City Express shoots six election-related questions to distinguished Bangaloreans
Personally, which Lok Sabha election has been your most memorable so far? Why?
The most memorable was the election after the Emergency when people joined hands with the Janata Party to throw Indira Gandhi out. Her government was a fount of corruption---she had become dictatorial, she tried to bend the Constitution. She had made parliament powerless and taken the system into her own hands.
Which election, in your view, has provided the biggest turning point in the history of India?
The elections after the Emergency undoubtedly provided a turning point in the history of India, but for the worse. It was after this election that the morality of all the political parties came under question. When the Janata Party tried to advice on issues, Morarji Desai actually said something to the effect of ‘Who are you to tell me, I’m the Prime Minister?’ This regime was responsible for bringing about and firmly establishing a change for the worse in the political system.
What issues would you want the three MPs from Bangalore to address?
All the facilities that are provided currently in the name of development are meant for the well-to-do. But where does the common man figure in all this? I can’t even walk or cycle somewhere because there are no footpaths and cycle lanes. When I cross the road, it’s with bated breath. There’s so much pollution, all of us will have to wear gas masks soon. For whom are you doing all this? The rich may get by, but the poor can’t breathe. There are too many vehicles on the roads; this should be regulated.
Also, all the industries and other companies are concentrated in Bangalore. They should be decentralised and distributed in all the district headquarters to mitigate the load on Bangalore. Take Hosur as an example. It was almost a village. There’s no sea, port or even a river there, but look at how well it has been developed now. That’s what our politicians should too.
I took part in the freedom movement, and Gandhi’s vision was to bring freedom to the country so that it could be brought out of poverty. But now, we’re told that 30 per cent of our people are below the poverty line. When so many five-year plans have collectively widened the gulf between the haves and the have-nots, it’s time that they pushed for two five-year plans to benefit the poor.

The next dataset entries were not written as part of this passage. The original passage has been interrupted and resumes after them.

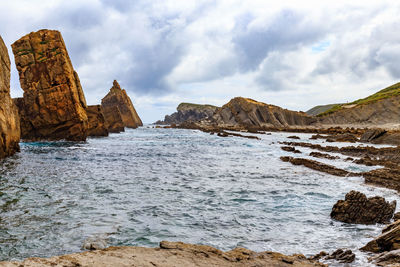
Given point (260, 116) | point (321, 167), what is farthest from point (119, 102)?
point (321, 167)

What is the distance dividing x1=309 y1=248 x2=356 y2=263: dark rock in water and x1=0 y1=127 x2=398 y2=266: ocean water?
0.81 ft

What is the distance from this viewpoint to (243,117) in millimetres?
110500

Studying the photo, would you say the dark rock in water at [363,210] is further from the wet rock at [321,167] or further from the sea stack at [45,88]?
the sea stack at [45,88]

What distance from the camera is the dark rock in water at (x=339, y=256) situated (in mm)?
6273

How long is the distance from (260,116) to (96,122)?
69.9m

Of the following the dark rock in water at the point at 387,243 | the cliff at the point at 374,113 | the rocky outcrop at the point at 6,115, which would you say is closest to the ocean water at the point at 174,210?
the dark rock in water at the point at 387,243

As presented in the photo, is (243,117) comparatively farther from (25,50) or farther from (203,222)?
(203,222)

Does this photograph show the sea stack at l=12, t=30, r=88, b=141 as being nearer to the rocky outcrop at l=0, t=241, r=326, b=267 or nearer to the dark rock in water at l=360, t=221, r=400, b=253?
the rocky outcrop at l=0, t=241, r=326, b=267

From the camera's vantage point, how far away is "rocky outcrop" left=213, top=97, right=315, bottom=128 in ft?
→ 351

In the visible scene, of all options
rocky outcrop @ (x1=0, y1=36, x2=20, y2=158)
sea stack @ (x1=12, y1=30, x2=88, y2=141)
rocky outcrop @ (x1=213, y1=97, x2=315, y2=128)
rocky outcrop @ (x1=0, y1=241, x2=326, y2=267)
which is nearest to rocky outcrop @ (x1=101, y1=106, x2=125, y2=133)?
sea stack @ (x1=12, y1=30, x2=88, y2=141)

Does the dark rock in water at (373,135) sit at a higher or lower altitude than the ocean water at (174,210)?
higher

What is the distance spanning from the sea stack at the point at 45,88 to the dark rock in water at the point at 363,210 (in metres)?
37.4

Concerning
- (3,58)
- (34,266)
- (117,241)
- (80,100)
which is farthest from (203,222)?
(80,100)

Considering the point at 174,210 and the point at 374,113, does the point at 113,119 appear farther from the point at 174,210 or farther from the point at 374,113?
the point at 374,113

Do you think the Congress, BJP, JD(S) and AAP have chosen their Bangalore candidates well?
Absolutely not. If one party decides not to give tickets to a person, another party does. They’re putting out criminals. I have lost faith in all parties now. I want to see change; people are gearing up for change.
Most candidates are either BJP candidates or Congress candidates and so on. I can hardly relate to any of them: they are not my candidates; they are not the people’s candidates. On the whole, I think AAP is doing a fairly good job, consulting the people before they give someone a ticket. But even they are just catalysts to a journey back to democracy, not the solution.

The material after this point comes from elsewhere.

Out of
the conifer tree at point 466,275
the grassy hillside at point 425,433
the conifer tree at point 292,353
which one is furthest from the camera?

Have you ever considered contesting elections? Which politicians do you know personally, and what do you think of their prospects?
No. But I am acquainted with Bangalore North candidates C Narayanaswamy (Congress) and Babu Mathew (AAP), who are both fine gentlemen, and I think that they’re fairly popular too.
What do you foresee in Delhi after the vote count on May 16?
All the corrupt candidates should be defeated, so that, henceforth, parties think twice before selecting the rich and corrupt to stand for elections. I am also confident that AAP will win 50 seats, become a moral group that will transform the working of the Parliament. I think we can look forward to sensible discussions, not merely walk-outs followed by bills being passed.